Growth differentiation factor 11 (GDF11) is a transforming growth factor β superfamily member with a controversial role in rejuvenating old stem cells after acute injury in the elderly population. This study aimed to evaluate the effects of telomerase reverse transcriptase (TERT) on GDF11-mediated rejuvenation of senescent late-outgrowth endothelial progenitor cells (EPCs), defined as VEGFR2⁺/CD133⁺ cells, in elderly patients with acute myocardial infarction (AMI). We compared the quantity and capabilities of VEGFR2⁺/CD133⁺ cells from old (>60 years), middle-aged (45–60 years), and young (<45 years) AMI patients. The decline in circulating count and survival of VEGFR2⁺/CD133⁺ cells with age was accompanied by decrease in their TERT and GDF11 expression levels in patients with AMI. Further, upregulation of TERT could trigger GDF11-mediated rejuvenation of old VEGFR2⁺/CD133⁺ cells by renewing their survival and angiogenic abilities through activation of canonical (Smad2/3) and noncanonical (eNOS) signaling pathways.
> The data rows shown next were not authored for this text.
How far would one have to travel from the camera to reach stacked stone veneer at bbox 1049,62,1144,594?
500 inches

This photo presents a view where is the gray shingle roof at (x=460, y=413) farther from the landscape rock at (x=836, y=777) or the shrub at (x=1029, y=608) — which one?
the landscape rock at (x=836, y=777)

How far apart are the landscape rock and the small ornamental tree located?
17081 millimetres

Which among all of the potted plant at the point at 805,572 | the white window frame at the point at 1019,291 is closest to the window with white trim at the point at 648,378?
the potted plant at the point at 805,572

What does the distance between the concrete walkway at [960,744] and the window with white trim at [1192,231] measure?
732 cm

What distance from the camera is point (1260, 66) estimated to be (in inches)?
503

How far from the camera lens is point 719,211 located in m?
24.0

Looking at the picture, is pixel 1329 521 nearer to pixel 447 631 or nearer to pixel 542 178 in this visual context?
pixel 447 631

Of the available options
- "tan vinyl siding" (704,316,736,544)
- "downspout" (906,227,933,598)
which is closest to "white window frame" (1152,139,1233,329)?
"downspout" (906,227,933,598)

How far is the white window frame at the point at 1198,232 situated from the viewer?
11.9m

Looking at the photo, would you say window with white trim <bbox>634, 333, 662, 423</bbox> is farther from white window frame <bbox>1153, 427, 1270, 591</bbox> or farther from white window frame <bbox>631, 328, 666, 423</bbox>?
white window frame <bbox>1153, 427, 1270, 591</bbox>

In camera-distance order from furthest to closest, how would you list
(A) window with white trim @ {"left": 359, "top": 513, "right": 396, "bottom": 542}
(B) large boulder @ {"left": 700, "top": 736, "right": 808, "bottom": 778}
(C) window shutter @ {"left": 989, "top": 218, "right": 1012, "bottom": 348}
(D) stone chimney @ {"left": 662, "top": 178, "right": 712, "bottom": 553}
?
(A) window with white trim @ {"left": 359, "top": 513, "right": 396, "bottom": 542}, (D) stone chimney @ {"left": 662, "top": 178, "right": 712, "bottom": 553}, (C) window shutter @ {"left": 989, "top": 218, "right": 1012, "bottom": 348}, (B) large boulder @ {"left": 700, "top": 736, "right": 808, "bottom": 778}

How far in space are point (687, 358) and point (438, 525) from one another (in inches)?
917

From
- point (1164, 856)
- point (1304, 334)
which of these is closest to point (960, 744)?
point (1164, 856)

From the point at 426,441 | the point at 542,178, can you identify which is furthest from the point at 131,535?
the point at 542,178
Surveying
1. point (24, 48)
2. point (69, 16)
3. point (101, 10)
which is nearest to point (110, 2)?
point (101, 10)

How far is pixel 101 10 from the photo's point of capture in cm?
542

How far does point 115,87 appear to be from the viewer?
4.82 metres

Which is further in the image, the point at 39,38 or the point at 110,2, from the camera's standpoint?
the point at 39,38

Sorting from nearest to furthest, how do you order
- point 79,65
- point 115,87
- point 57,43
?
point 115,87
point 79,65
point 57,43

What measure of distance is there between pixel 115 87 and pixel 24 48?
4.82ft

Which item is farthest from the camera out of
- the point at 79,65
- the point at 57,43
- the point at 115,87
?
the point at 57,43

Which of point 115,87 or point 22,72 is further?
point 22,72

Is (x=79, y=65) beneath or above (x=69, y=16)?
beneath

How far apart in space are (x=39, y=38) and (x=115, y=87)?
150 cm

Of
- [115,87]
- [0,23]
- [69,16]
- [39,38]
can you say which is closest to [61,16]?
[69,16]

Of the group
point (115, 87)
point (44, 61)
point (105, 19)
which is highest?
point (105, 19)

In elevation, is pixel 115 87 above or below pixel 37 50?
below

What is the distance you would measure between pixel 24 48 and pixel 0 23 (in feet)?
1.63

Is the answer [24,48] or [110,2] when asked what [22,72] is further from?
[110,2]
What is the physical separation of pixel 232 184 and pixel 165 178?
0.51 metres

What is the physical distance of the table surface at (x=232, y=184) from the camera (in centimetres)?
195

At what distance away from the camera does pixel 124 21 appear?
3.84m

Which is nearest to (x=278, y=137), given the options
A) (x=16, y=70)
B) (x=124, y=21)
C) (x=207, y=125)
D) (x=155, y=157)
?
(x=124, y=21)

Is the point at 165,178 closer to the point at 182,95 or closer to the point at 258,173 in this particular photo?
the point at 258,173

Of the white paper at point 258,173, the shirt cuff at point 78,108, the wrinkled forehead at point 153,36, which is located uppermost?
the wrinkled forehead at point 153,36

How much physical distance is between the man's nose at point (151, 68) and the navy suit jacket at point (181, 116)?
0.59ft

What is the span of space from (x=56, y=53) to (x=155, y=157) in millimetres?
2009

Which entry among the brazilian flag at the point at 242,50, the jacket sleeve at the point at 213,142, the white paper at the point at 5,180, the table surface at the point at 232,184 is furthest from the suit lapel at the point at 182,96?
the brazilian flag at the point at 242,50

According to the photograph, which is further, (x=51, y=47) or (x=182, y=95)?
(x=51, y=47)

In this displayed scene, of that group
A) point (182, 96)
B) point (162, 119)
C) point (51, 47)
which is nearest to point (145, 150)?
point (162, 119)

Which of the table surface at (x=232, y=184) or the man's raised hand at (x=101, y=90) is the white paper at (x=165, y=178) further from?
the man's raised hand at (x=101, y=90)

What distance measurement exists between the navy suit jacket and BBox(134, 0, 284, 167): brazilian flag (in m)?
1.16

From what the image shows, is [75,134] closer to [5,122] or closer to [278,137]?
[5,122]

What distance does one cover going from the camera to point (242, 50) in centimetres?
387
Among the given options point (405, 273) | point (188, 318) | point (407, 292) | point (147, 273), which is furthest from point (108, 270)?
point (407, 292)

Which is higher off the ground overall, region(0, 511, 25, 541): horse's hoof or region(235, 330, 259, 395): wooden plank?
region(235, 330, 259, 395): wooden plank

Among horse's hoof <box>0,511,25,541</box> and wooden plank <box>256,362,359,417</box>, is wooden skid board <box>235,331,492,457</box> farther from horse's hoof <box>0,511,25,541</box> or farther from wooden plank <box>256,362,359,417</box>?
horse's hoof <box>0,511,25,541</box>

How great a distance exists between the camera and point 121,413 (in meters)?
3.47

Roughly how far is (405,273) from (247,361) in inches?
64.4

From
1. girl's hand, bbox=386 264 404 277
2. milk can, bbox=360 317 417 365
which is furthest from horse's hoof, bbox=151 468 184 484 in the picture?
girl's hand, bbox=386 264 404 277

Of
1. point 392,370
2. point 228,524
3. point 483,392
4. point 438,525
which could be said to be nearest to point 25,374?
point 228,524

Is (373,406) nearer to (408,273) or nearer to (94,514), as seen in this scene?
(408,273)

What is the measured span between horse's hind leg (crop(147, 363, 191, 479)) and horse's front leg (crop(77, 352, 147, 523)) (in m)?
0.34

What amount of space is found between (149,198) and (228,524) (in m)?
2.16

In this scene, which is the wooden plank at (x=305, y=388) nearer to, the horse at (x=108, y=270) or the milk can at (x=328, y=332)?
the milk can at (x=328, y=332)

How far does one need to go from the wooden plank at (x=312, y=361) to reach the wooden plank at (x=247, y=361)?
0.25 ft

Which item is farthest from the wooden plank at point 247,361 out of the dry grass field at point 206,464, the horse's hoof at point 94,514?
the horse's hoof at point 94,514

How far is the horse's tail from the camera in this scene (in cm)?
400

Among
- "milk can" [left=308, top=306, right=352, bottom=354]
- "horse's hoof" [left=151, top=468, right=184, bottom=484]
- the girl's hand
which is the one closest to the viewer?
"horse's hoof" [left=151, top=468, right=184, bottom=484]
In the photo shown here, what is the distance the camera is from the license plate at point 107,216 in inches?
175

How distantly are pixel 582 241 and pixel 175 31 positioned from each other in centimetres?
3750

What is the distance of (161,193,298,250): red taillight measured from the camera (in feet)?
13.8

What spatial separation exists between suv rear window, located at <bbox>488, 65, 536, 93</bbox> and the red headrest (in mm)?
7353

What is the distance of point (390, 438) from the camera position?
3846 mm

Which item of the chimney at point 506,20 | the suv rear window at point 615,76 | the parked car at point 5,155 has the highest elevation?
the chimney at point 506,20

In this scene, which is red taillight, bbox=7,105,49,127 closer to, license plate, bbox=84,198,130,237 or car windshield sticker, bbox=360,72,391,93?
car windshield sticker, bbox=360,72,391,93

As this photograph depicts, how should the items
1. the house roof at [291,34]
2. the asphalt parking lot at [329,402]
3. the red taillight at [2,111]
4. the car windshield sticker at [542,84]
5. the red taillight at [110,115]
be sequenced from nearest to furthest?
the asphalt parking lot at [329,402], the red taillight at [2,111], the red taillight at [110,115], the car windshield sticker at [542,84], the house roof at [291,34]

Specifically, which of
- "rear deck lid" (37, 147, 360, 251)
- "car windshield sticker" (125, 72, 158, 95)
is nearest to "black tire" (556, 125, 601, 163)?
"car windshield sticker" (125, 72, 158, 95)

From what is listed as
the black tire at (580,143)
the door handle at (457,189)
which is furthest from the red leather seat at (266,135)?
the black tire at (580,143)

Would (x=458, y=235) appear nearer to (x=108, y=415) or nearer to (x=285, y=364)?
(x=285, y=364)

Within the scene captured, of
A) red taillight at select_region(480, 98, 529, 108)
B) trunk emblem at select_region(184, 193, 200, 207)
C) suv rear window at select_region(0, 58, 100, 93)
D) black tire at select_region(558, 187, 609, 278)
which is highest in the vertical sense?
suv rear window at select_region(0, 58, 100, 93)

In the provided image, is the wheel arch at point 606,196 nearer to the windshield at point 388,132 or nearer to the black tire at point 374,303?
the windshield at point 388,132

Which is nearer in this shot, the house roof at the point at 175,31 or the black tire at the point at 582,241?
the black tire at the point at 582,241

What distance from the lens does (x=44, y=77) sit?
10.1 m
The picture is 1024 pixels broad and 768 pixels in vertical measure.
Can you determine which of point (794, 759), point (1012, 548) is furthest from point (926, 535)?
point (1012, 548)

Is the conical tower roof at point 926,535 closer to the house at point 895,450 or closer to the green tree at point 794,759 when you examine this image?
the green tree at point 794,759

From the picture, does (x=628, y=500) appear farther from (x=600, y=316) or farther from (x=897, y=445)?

Depletion of GDF11 or TERT caused senescence of young VEGFR2⁺/CD133⁺ cells leading to impaired vascular function and angiogenesis in vitro and in vivo, whereas adTERT and rhGDF11 rescued this senescence. TERT cooperates with GDF11 to enhance regenerative capabilities of old VEGFR2⁺/CD133⁺ cells. When combined with TERT, GDF11 may represent a potential therapeutic target for the treatment of elderly patients with MI.

生长分化因子 11 (GDF11) 是一种转化生长因子 β 超家族成员，在老年人群急性损伤后恢复旧干细胞方面的作用存在争议。本研究旨在评估端粒酶逆转录酶 (TERT) 对老年急性心肌梗死 (AMI) 患者中GDF11 介导的衰老晚期生长内皮祖细胞 (EPC)（定义为 VEGFR2 + /CD133 + 细胞）^再生的^影响. 我们比较了老年（>60 岁）、中年（45-60 岁）和年轻（<45 岁）AMI 患者的VEGFR2 ⁺ /CD133 ⁺细胞的数量和能力。^{VEGFR2 +} /CD133 ⁺的循环计数和存活率下降随着年龄的增长，AMI 患者的 TERT 和 GDF11 表达水平下降。此外，TERT 的上调可以通过激活经典 (Smad2/3) 和非经典 (eNOS) 信号通路来更新它们的存活和血管生成能力，从而触发GDF11 介导的旧 VEGFR2 ⁺ /CD133 ^{+细胞再生。}GDF11 或 TERT 的耗竭导致年轻的 VEGFR2 ⁺ /CD133 ⁺细胞衰老，导致体外和体内血管功能和血管生成受损，而 adTERT 和 rhGDF11 挽救了这种衰老。TERT与GDF11合作增强老旧VEGFR2 ⁺ /CD133 ^{+的再生能力}细胞。当与 TERT 联合使用时，GDF11 可能代表治疗老年心梗患者的潜在治疗靶点。